Regtech SteelEye APAC Region Report Reveals Increase in Compliance Investments

APAC firms are doubling down on compliance investments amid rising enforcement pressures. A new report from Regtech firm SteelEye underscores this trend, while ongoing debates around GDPR and MiFID II highlight the intricate balance between data retention and privacy.

These developments seemingly signal a pivotal moment for financial institutions striving to stay ahead of regulatory scrutiny.

According to SteelEye’s 2025 Annual Compliance Health Check Report – APAC Snapshot, 84% of APAC firms have boosted their compliance budgets over the past year.

This surge marks an acceleration in spending, outpacing global averages and reflecting the region’s proactive stance against intensifying regulatory demands.

Conducted by Censuswide and surveying 300 senior compliance decision-makers across APAC, Europe, and the US between January and February 2025, the report paints a picture of strategic reinvestment driven primarily by technology.

The core catalyst? A push toward advanced surveillance tools to close persistent gaps in monitoring.

Firms are channeling funds into AI, voice analytics, and encrypted communications oversight, areas where blind spots could invite hefty fines.

Matt Smith, CEO of SteelEye says,

“APAC firms are leading the way in compliance investment, but the picture is far from uniform.

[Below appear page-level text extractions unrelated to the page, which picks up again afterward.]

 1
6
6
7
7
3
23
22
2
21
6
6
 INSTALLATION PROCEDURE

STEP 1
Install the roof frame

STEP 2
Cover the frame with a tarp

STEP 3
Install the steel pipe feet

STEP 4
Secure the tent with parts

Regulators in the region are stepping up enforcement, and firms cannot afford to let these gaps undermine their progress.”  

Yet, challenges abound.

Regionally, 39% of respondents struggle to transform raw surveillance data into actionable board-level management information, hampering strategic decision-making.

Staff resourcing emerges as another pain point, particularly in Australia, where talent shortages exacerbate operational strains.

The report reveals stark differences across key APAC hubs, underscoring the need for tailored strategies.

Singapore stands out as a global leader in AI adoption, with 97% of firms integrating it into surveillance workflows—96% of those users report tangible improvements in efficiency and accuracy.

However, it lags in monitoring off-channel communications, with only 31% tracking WhatsApp usage, leaving potential vulnerabilities in employee-client interactions.

Hong Kong, meanwhile, excels in encrypted messaging surveillance, boasting a 49% WhatsApp monitoring rate—the highest in the survey.

Yet, AI uptake trails at 39%, suggesting a reliance on traditional methods that may not scale with rising data volumes.

Australia prioritizes foundational compliance, with 79% investing in archiving solutions and 66% in regulatory reporting tools.

Alarmingly, though, just 11% monitor WhatsApp, the lowest globally, compounded by acute staffing woes.

These disparities highlight a broader imperative: viewing compliance as “competitive infrastructure,” as Smith puts it, rather than a mere cost center.

Winners will leverage tech to not only meet but exceed regulatory expectations, turning compliance into a differentiator.

While APAC firms ramp up budgets, European regulations like GDPR and MiFID II continue to influence global practices, especially for multinational operations.

A recent SteelEye analysis delves into the tensions between MiFID II’s exhaustive record-keeping mandates and GDPR’s stringent personal data protections, offering a roadmap for harmonization.

MiFID II, the EU’s Markets in Financial Instruments Directive II, enforces a “save-everything” ethos.

It requires financial firms to retain vast troves of client and employee data—communications, orders, and transactions—for up to seven years, ensuring audit trails for market abuse prevention and transparency.

This breadth is non-negotiable, with non-compliance risking multimillion-euro penalties.

GDPR, the General Data Protection Regulation, flips the script with a privacy-first lens.

It governs the processing of personal data—any information identifying individuals, from emails to transaction details—demanding explicit consent, data minimization, and swift erasure rights.

Retention must be justified and limited, clashing head-on with MiFID II’s archival demands.

The overlap is inevitable: MiFID records often contain GDPR-protected personal information, creating a compliance tightrope.

Firms must retain for regulatory audits while anonymizing or pseudonymizing data to safeguard privacy.

Failure here invites dual jeopardy—fines from both the European Securities and Markets Authority (ESMA) under MiFID II and data protection authorities under GDPR.

Practical navigation starts with robust documentation.

Firms should map data flows, procedurize retention policies, and integrate tools that automate redaction and access controls.

SteelEye advocates for unified platforms that handle surveillance while embedding GDPR-compliant features, like automated data lifecycle management. ”

Balancing these regimes isn’t optional—it’s essential for sustainable operations,” the analysis concludes, urging demos of integrated solutions.

For APAC firms, these updates converge on one truth: compliance is no longer siloed but a holistic enterprise.

The 84% budget hike signals readiness, but success hinges on addressing regional gaps and mastering transatlantic regulatory nuances like GDPR-MiFID II.